### [Stored data]
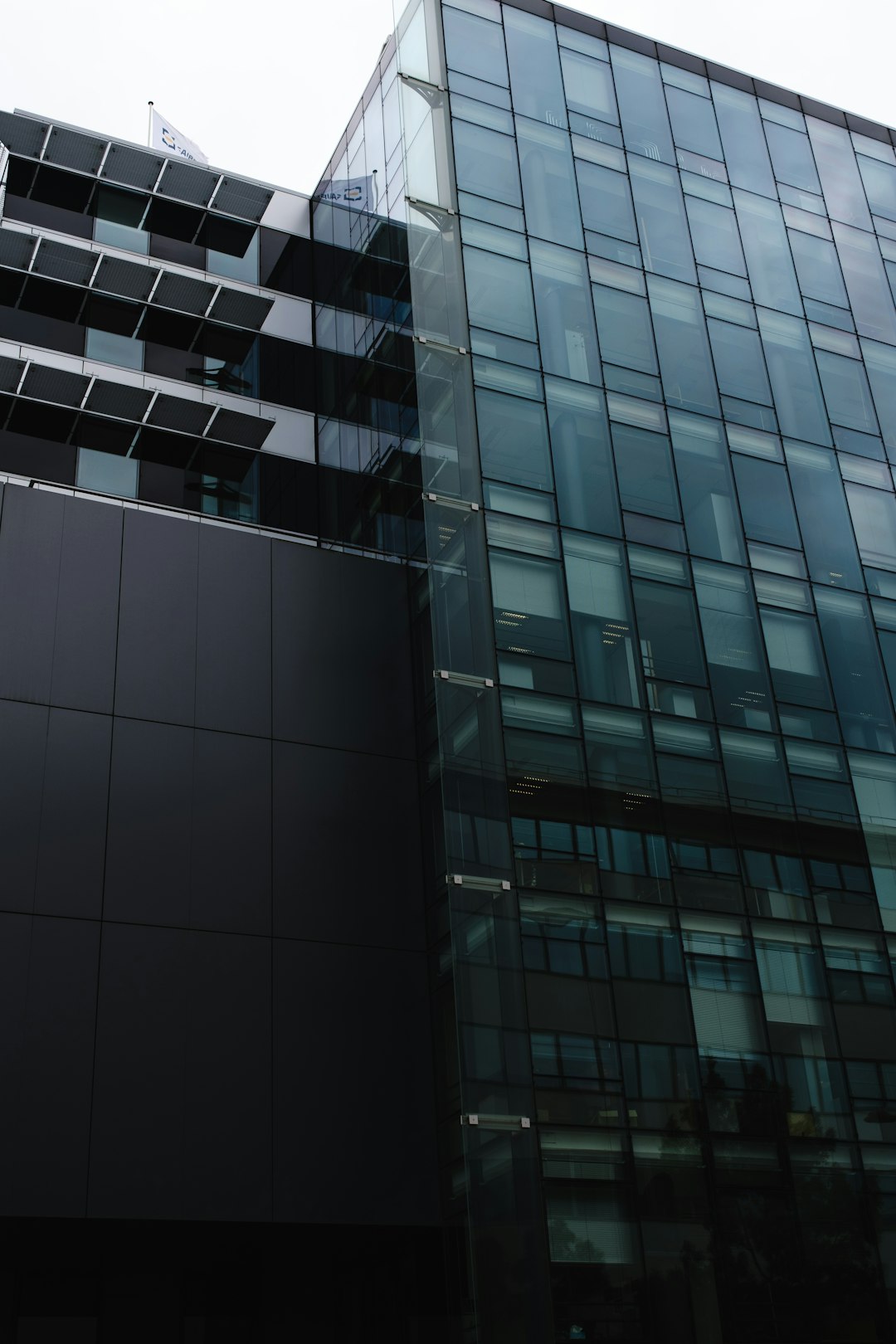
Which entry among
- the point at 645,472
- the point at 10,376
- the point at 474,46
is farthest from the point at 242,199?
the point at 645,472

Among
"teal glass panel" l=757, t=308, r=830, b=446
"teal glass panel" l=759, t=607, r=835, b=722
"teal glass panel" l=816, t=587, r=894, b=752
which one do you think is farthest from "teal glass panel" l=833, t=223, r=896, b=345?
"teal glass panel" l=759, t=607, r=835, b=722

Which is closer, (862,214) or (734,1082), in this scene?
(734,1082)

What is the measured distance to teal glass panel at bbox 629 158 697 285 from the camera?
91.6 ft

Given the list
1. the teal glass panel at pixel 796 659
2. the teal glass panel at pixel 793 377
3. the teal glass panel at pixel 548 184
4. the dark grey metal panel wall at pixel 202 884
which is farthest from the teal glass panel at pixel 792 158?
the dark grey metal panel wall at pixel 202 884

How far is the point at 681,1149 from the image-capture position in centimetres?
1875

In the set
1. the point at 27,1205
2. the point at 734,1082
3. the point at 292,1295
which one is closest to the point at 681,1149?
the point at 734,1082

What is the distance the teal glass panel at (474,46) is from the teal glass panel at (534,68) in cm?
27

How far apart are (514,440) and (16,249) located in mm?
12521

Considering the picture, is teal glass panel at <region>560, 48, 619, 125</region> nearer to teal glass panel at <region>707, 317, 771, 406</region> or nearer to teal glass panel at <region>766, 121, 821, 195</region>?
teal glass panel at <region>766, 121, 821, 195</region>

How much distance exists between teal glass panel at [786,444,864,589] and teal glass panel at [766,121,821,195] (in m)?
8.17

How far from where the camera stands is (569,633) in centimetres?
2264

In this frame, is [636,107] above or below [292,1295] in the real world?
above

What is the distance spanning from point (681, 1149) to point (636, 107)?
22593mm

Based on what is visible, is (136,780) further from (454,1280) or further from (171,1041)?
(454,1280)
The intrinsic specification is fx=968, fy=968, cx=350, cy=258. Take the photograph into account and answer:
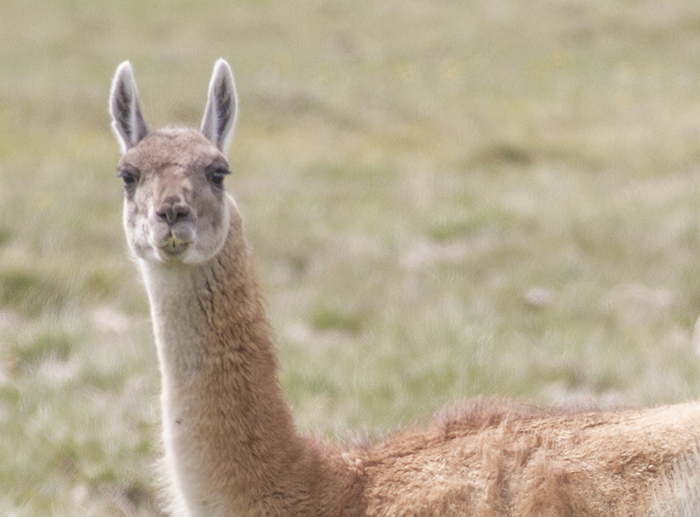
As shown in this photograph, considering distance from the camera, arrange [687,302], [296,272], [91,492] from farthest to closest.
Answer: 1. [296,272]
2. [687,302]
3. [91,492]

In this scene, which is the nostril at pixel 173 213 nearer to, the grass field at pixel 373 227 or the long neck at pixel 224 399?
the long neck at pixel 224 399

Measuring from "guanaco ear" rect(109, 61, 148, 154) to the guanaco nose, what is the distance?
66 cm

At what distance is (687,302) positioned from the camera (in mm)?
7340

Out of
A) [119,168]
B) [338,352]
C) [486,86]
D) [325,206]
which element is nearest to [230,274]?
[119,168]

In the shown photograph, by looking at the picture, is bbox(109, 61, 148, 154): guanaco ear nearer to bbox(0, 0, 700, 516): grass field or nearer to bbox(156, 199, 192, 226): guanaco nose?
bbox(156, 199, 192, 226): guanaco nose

...

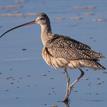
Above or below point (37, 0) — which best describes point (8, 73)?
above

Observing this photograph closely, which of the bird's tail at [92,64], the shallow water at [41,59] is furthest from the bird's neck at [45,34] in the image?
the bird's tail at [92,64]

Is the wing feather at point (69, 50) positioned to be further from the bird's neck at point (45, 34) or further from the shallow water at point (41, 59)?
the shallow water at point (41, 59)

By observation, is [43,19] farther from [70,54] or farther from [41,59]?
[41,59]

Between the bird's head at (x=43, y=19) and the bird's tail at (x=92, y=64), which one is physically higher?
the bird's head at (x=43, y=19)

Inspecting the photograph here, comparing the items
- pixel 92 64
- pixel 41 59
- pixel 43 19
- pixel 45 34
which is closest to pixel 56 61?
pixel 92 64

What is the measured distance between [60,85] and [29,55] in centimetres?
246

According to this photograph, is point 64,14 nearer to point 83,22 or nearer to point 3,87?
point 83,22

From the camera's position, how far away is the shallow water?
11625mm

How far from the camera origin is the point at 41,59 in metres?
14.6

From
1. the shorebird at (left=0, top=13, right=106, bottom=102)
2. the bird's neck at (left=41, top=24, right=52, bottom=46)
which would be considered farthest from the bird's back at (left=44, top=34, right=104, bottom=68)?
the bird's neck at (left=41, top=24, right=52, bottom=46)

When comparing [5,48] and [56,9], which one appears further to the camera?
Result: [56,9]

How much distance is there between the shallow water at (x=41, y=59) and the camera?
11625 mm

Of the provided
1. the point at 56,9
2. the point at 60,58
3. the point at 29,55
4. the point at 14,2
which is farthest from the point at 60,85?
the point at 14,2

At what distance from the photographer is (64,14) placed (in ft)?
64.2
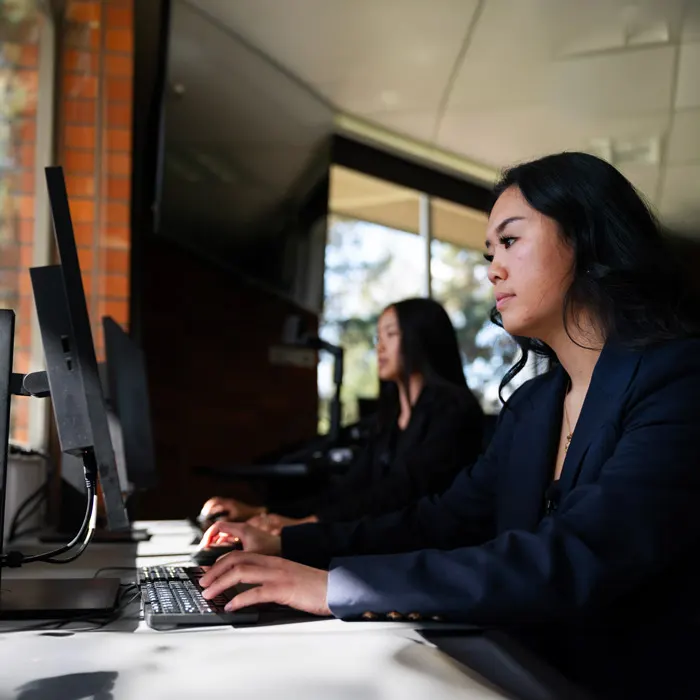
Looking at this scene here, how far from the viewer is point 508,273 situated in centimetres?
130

### [What is needed]
Count the lines above that contain the string "image", and give only the number.

### [Output for this exercise]
2